Online gambling, watching movies and taking naps on duty: What really goes on in New York air tower

13 May


Allegations of widespread misconduct by air-traffic controllers in the Ronkonkoma, New York air tower have come out in a Federal Aviation Administration investigation.

Staff allegedly took naps on blow up mattresses, gambled on the internet and watched movies while on shift, according to reports released this week by the U.S. Office of Special Counsel, an agency formed to help and protect whistle-blowers inside federal agencies.

Controllers reportedly showed a lack of respect for their superiors and the rules, swearing at managers and refusing to train new employees. Supervisors who did try to enforce the rules were threatened or had their property vandalised.

Coming from Fort Worth, Texas, Seeley said he was warned about the reputation at the new York Centre, which oversees higher-altitude traffic in the skies above parts of New York, New Jersey, Pennsylvania and Maryland, but was still shocked by what he saw. 

At times when the young manager reported staff misdemenours he was told to forget about it and move on.

When photos from his Facebook page were posted around the facility a fellow FAA manager told him: ‘They are just trying to get under your skin’. She warned him that making a big deal out of it would only make it worse. 

In his complaint Seeley told how his car was scratched and a tire slashed in the weeks after he reported a controller who was using a personal laptop while on duty.

Special Counsel Carolyn Lerner, whose job is to protect government employees who expose mismanagement or wrongdoing from retaliation

Special Counsel Carolyn Lerner, whose job is to protect government employees who expose mismanagement or wrongdoing from retaliation

The final straw came when a message was left on a blackboard next to his desk reading: ‘Rat fink, watch ur back’, with an arrow pointing to his chair.

He complained to Special Counsel Carolyn Lerner, whose job is to protect government employees who expose mismanagement or wrongdoing from retaliation.

On May 8 she wrote a letter detailing the allegations made by Seeley and several other whistleblowers to the White House and Congress, criticising the FAA and Department of Transportation for being slow to respond to issues that could put passengers at risk. 

In a pattern of cases dating back to 2007, she said, employees had complained that the FAA refused to heed warnings about significant safety issues and then promised to correct the problems only when forced by oversight agencies. 

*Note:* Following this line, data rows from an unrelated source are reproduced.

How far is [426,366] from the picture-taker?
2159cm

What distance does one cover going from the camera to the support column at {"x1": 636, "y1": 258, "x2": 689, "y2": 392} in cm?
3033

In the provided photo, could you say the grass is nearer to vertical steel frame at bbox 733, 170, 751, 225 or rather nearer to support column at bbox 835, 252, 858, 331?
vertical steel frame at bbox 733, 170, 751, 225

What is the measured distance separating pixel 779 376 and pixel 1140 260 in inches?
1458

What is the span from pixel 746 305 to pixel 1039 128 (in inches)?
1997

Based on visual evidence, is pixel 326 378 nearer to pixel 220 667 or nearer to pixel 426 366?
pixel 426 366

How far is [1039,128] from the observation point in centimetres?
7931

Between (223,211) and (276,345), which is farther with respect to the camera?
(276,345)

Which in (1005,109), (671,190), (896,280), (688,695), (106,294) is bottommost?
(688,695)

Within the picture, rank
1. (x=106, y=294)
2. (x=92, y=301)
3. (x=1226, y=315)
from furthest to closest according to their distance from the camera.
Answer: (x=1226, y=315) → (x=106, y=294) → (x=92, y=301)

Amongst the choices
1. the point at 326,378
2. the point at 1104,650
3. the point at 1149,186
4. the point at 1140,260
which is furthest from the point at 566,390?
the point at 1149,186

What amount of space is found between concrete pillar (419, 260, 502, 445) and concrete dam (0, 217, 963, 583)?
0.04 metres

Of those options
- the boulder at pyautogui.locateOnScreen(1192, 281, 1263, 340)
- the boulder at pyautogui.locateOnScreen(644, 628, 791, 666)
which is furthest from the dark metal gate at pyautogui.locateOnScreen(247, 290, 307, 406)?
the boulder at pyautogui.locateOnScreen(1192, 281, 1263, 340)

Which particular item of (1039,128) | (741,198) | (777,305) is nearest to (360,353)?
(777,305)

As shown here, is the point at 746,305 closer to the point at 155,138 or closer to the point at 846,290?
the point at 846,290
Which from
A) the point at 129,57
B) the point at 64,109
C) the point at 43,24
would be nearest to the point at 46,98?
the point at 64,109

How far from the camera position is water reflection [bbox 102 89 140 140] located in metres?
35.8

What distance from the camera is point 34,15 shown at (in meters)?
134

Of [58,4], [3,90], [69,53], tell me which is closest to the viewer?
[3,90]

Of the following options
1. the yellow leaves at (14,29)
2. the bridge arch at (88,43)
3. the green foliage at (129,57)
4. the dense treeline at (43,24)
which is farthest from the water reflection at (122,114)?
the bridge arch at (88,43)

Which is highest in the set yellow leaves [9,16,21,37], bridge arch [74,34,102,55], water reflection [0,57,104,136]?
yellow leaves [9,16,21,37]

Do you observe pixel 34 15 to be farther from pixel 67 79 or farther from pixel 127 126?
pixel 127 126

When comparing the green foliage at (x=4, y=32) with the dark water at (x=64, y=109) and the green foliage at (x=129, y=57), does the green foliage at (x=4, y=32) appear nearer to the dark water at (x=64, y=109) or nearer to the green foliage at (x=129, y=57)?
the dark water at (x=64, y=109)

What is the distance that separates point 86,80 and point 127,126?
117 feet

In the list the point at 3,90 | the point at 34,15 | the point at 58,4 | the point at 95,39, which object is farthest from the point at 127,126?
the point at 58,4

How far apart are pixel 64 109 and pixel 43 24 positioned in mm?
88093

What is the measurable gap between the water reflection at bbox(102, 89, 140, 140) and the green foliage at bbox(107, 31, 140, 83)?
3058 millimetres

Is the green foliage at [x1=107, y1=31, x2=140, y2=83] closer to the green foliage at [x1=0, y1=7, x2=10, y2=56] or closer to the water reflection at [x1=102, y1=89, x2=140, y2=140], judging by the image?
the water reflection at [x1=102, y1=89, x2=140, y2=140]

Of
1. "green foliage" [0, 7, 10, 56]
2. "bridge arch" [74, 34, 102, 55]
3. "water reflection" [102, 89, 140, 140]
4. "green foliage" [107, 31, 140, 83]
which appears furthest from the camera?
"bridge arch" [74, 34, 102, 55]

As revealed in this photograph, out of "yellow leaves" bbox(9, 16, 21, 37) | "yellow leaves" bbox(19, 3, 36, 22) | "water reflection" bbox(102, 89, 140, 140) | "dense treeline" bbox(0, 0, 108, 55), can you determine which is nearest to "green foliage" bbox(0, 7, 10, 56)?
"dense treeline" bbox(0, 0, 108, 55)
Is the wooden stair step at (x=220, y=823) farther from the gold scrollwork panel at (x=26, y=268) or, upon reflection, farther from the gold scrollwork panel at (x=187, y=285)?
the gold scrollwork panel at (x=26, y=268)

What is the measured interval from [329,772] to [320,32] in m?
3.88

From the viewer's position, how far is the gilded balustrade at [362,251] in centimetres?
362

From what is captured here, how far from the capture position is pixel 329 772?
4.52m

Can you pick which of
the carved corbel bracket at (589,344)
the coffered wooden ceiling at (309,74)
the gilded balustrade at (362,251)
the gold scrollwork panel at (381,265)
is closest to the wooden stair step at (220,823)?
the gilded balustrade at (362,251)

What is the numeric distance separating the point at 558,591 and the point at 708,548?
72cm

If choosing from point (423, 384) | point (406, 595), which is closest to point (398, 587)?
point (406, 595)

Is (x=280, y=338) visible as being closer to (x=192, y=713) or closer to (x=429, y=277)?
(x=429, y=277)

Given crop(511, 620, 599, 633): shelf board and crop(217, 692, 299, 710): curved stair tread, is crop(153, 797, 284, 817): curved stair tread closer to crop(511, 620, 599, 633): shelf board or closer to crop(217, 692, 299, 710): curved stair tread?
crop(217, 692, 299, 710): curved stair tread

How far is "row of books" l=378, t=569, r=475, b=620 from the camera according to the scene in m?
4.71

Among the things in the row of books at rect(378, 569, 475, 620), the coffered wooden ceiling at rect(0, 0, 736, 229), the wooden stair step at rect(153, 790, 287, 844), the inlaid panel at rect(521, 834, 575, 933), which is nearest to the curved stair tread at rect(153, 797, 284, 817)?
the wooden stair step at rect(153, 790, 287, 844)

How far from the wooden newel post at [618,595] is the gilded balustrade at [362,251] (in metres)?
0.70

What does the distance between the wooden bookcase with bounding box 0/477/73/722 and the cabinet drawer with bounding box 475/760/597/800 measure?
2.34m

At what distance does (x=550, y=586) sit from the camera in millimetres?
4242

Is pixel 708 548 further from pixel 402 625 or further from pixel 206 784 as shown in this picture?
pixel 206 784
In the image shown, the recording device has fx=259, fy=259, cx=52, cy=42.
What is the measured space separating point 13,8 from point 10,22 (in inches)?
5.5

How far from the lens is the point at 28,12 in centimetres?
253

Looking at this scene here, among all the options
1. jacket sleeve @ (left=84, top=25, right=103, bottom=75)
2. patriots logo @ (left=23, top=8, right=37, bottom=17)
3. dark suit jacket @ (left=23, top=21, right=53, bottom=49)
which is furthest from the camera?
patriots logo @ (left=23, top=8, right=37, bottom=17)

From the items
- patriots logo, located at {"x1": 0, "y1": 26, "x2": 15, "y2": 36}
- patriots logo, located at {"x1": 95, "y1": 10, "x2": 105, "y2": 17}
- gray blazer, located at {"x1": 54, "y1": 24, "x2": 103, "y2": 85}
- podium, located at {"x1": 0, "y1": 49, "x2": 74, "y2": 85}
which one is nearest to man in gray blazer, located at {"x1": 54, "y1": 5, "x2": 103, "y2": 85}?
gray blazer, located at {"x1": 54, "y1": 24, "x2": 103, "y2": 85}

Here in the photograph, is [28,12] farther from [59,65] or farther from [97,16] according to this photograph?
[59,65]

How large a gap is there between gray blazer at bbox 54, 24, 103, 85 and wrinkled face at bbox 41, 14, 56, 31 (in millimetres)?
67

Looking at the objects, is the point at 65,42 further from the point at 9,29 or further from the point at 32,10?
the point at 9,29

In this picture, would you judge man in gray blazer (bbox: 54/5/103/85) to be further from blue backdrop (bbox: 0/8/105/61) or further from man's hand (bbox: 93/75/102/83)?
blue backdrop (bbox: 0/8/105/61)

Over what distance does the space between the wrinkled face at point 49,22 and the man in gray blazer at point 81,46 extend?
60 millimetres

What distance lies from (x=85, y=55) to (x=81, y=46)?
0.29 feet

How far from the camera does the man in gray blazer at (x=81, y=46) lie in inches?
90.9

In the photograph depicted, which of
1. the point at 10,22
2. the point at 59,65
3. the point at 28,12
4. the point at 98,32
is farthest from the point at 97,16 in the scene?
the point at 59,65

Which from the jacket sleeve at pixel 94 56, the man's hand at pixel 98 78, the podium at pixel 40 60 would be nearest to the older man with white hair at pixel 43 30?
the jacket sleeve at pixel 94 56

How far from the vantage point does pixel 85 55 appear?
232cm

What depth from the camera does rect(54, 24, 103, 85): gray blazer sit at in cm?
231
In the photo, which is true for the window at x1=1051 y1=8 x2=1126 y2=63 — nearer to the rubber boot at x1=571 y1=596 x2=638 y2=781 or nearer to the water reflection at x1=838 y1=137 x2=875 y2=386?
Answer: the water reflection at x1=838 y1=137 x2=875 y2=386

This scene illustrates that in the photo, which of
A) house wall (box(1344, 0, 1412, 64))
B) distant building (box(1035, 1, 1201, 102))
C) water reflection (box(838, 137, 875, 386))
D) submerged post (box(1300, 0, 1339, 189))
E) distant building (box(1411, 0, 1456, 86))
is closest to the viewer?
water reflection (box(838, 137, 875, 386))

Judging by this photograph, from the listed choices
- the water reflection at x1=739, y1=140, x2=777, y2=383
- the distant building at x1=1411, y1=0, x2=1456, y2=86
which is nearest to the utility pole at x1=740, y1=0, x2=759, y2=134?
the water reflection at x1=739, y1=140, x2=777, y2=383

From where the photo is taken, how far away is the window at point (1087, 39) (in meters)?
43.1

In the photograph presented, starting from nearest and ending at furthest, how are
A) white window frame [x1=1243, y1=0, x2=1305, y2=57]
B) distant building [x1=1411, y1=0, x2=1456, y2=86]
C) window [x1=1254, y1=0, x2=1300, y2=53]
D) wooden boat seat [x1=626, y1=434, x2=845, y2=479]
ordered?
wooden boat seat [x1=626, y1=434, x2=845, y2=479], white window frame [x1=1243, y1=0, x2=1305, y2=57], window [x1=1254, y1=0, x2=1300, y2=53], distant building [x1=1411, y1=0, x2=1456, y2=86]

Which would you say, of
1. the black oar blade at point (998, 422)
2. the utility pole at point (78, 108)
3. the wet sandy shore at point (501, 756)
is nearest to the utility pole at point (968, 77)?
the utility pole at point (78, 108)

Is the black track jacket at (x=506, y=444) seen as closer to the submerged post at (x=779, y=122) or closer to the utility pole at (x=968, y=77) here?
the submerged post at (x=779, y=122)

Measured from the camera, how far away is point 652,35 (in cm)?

‘The FAA frequently delays taking necessary steps to address problems after they have been identified and even after the allegations are confirmed through an investigation,’ Lerner said at a press conference.

‘One of the things that concerned me was that there were so many requests for extensions. It was taking close to a year in many cases to get findings back from the agency. There did not seem to be the level of urgency that we thought many of these claims deserved.’

Among the issues raised in Seeley’s complaint was poor communication between controllers, which he said led to the near collision of three planes in January 2011.

Lerner said the FAA has one of the highest rates on whistleblower disclosures in the federal government and added that her investigators found that half of the 87 safety issues raised by whistleblowers were serious enough to be sent to the FAA for a response.

‘It is clear, given the number of Mr. Seeley’s allegations that were substantiated in this investigation, that significant corrective actions are required,’ the FAA’s internal investigation found.

Paul Rinaldi, president of the National Air Traffic Controllers Association, said in an email statement: ‘We are concerned when we hear about rare examples that deviate from the high standards we set for ourselves and are determined to work with the FAA to correct any such issues.’